ADDITIONAL ARGUMENTS OF DEFENDANT CRIVELLI
FAILURE OF COURT TO GIVE REQUESTED INSTRUCTION IN POINT NO. 13
Crivelli alleges error in that the court failed to instruct the jury according to Crivelli's point for charge No. 13 which was affirmed.
Counsel for Crivelli argued the substance of the point to the jury as he had a right to do.
Point 13 reads as follows:
"13. You are instructed that defendant Crivelli has not been charged by the government, in its indictment, with participating in the alleged mail fraud conspiracy by virtue of the fact that Crivelli Chevrolet repaired defendant Scolieri's automobile.
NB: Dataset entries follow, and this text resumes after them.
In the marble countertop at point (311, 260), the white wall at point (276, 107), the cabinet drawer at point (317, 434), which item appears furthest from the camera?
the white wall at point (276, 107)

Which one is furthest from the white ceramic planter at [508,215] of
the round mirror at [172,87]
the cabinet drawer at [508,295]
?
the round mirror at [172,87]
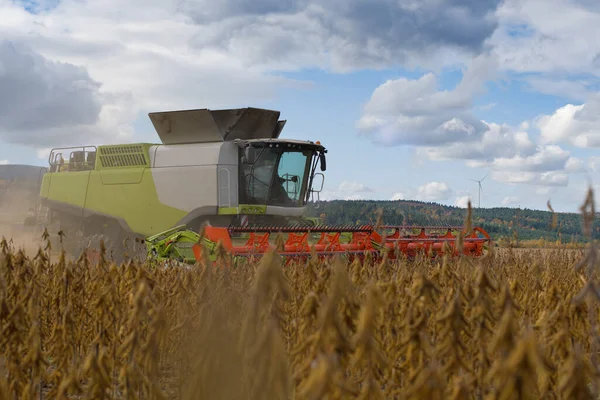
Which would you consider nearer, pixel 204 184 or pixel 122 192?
pixel 204 184

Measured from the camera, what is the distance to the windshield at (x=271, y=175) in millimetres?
11938

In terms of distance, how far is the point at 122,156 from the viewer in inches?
557

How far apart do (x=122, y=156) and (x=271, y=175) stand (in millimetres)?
4146

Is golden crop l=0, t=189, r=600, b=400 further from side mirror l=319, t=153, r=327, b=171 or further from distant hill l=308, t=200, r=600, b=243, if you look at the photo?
side mirror l=319, t=153, r=327, b=171

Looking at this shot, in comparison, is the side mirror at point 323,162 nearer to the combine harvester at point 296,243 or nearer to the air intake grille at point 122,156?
the combine harvester at point 296,243

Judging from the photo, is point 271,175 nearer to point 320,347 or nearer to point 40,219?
point 40,219

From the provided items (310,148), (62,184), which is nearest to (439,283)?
(310,148)

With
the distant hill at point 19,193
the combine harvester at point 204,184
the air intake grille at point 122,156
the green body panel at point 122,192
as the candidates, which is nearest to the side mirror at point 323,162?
the combine harvester at point 204,184

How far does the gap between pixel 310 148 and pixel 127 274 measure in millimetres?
8698

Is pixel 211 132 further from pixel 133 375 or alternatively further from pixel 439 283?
pixel 133 375

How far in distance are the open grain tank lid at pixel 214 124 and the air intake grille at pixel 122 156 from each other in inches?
25.6

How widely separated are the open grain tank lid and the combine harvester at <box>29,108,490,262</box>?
0.02 metres

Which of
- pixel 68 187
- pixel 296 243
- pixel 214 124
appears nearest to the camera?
pixel 296 243

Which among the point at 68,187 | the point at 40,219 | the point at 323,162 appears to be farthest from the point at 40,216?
the point at 323,162
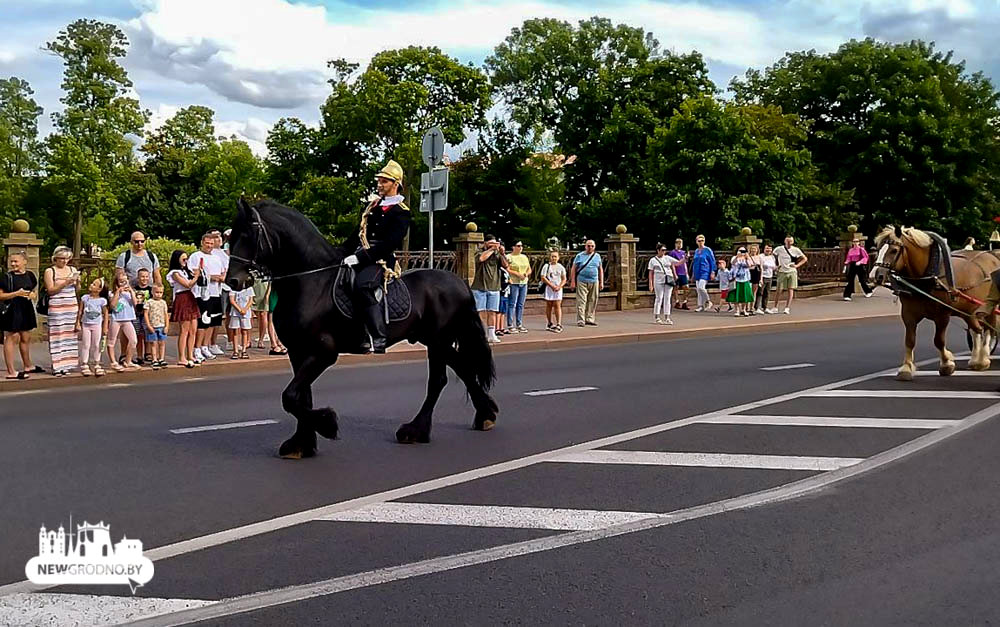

Although documents and testimony have been admitted into evidence relating to the repair of Scolieri's automobile, you are instructed not to consider this evidence in your determination relative to defendant Crivelli's innocence or guilt, but you may consider it relative to the government's contentions against other defendants."
During the trial on September 19th after the noon recess, at Crivelli's request, the court gave the following limiting instruction:
"Well ladies and gentlemen of the jury, Exhibit 8E has been admitted into evidence, Government's Exhibit 8E has been admitted in evidence, being an estimate of Crivelli Chevrolet for repairing a Chevrolet Coupe, and that exhibit has been admitted, but has not been admitted and has no bearing in the case of the government against Mr. Anthony Crivelli, Sr., because the government has not charged Anthony Crivelli, Sr., with submitting a false estimate for repairs, and he has not been charged with submitting any kind of repair bill. So although the exhibit is in evidence, it is no evidence against Anthony Crivelli, Sr. Is that satisfactory Mr. Martin?